START SOURCE INFORMATION
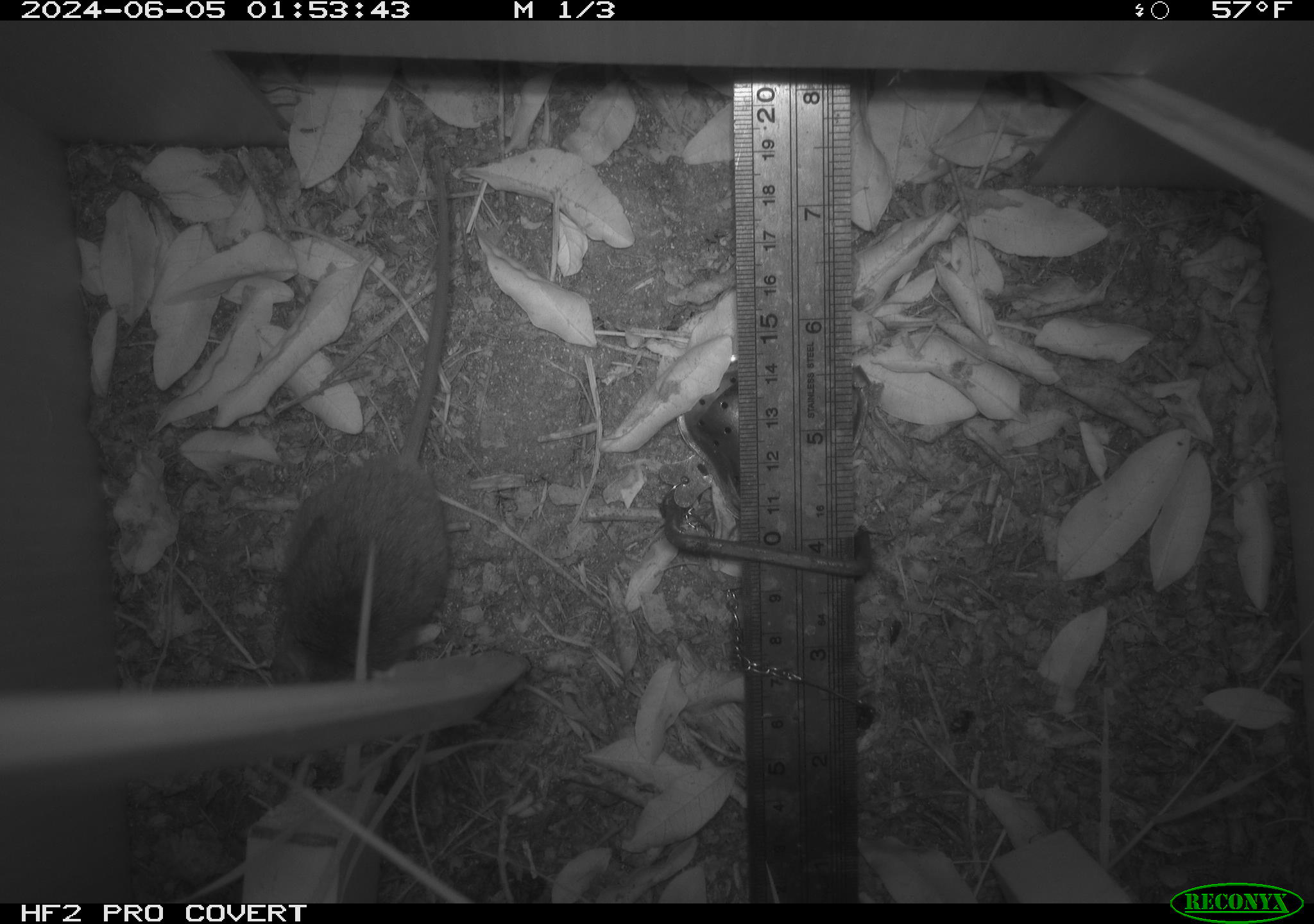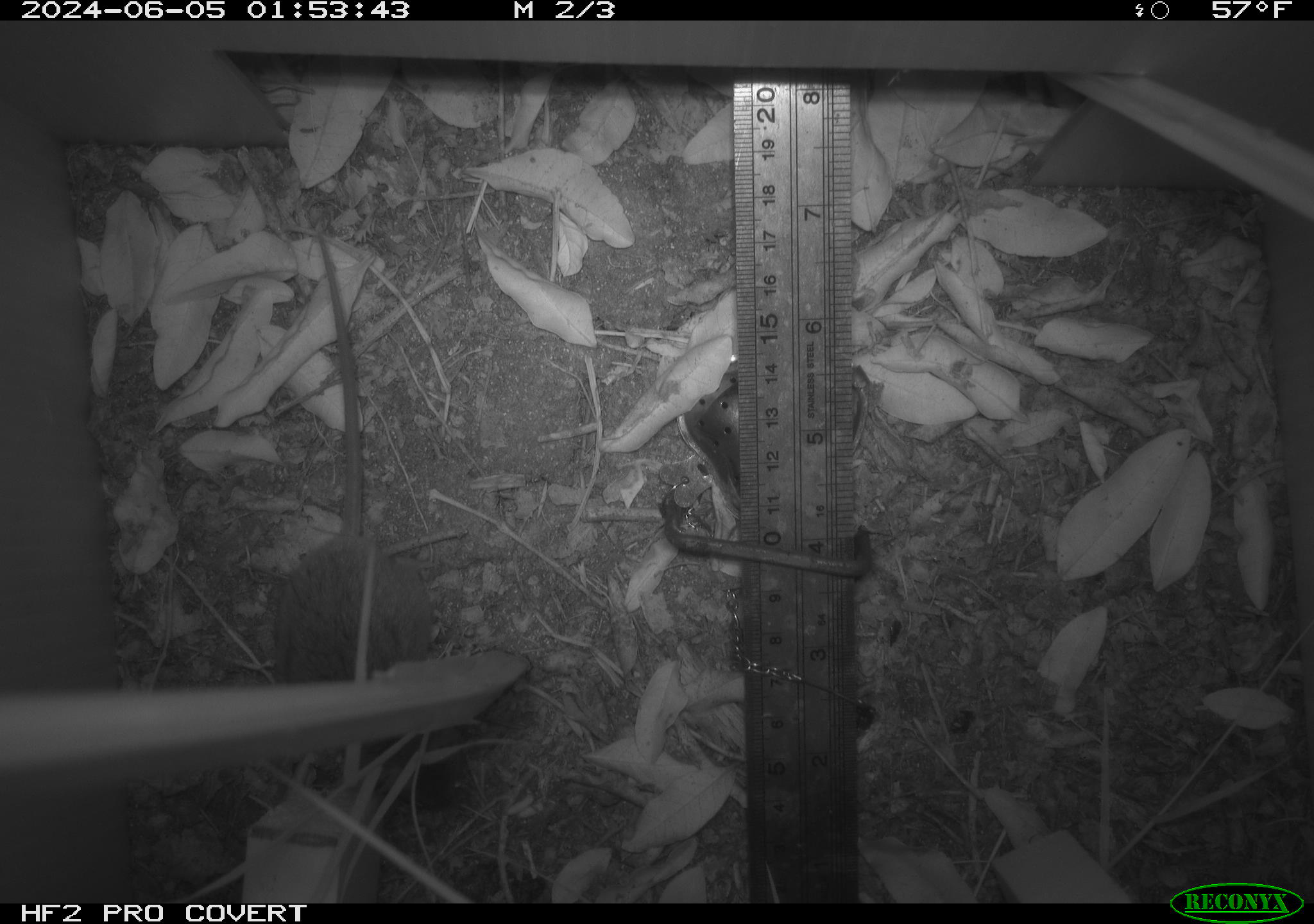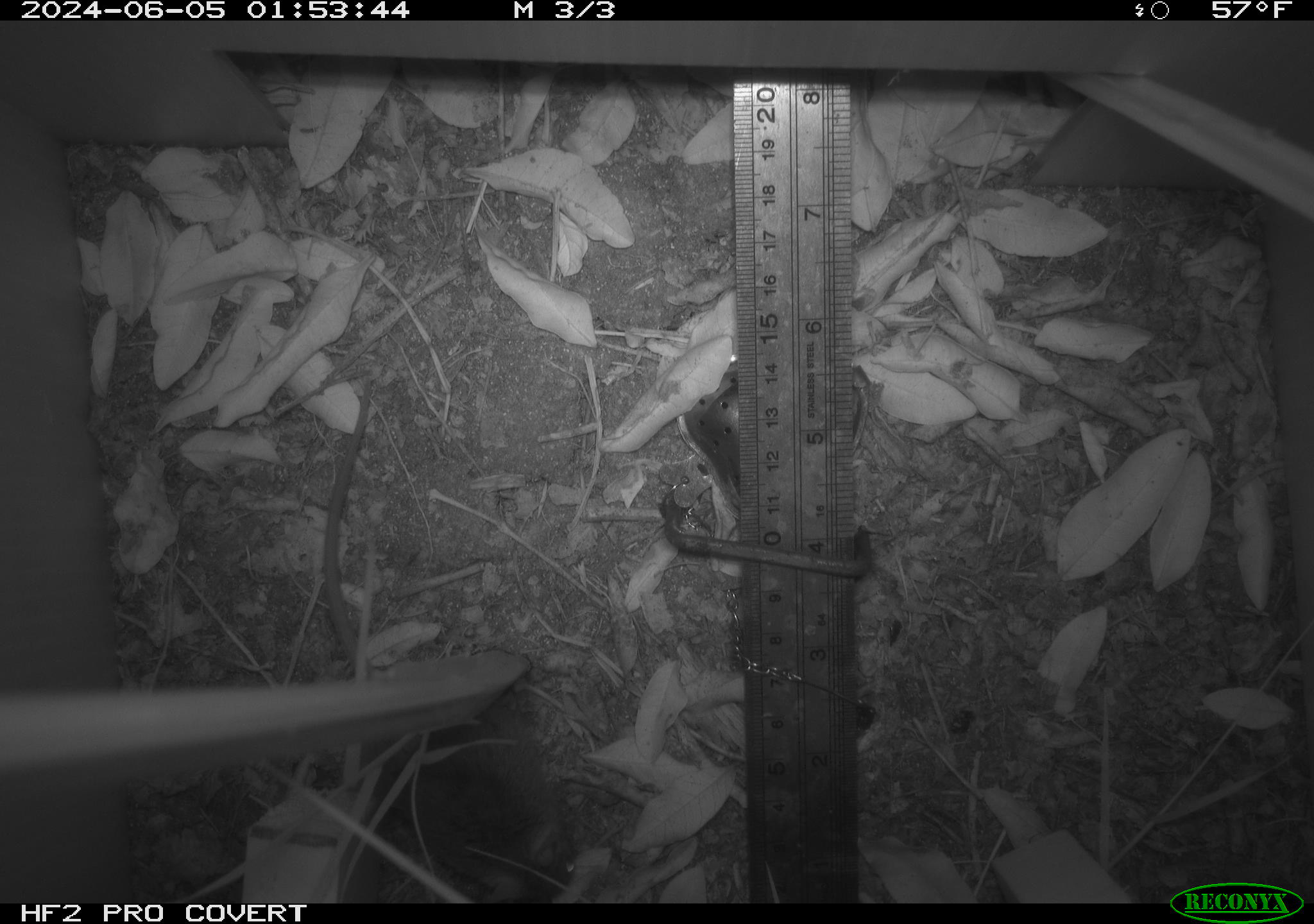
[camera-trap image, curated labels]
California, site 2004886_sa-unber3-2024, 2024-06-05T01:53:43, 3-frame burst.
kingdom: Animalia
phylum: Chordata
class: Mammalia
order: Rodentia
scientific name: Rodentia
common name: mouse species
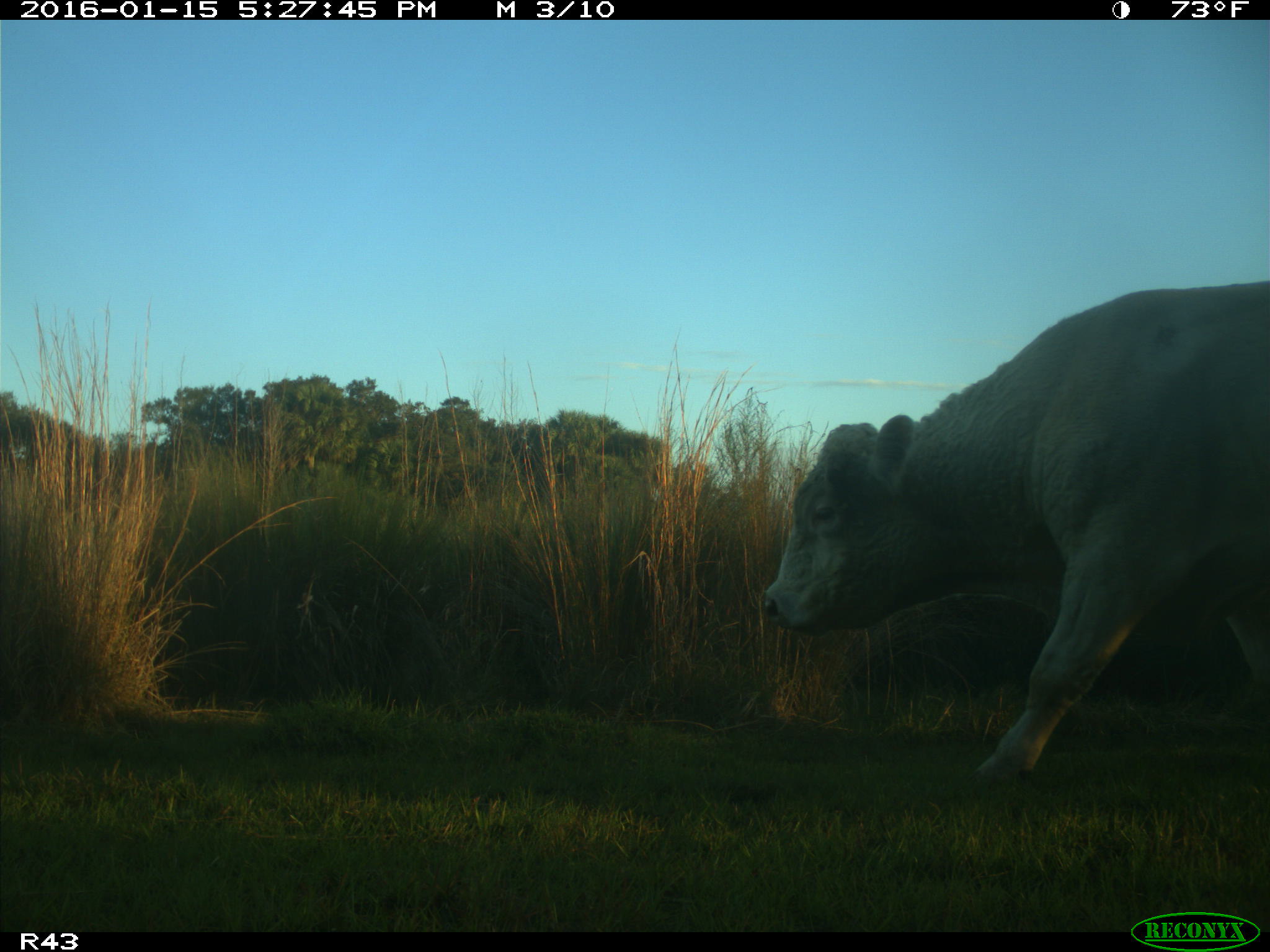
END SOURCE INFORMATION
■ **INSTRUCTIONS FOR THE TASK**:
Look above for the line containing "2024-06-05T01:53:43, 3-frame burst.", then retype it and each line after it to the end of the records, exactly and without pictures.

■ **RESPONSE BELOW**:
California, site 2004886_sa-unber3-2024, 2024-06-05T01:53:43, 3-frame burst.
kingdom: Animalia
phylum: Chordata
class: Mammalia
order: Rodentia
scientific name: Rodentia
common name: mouse species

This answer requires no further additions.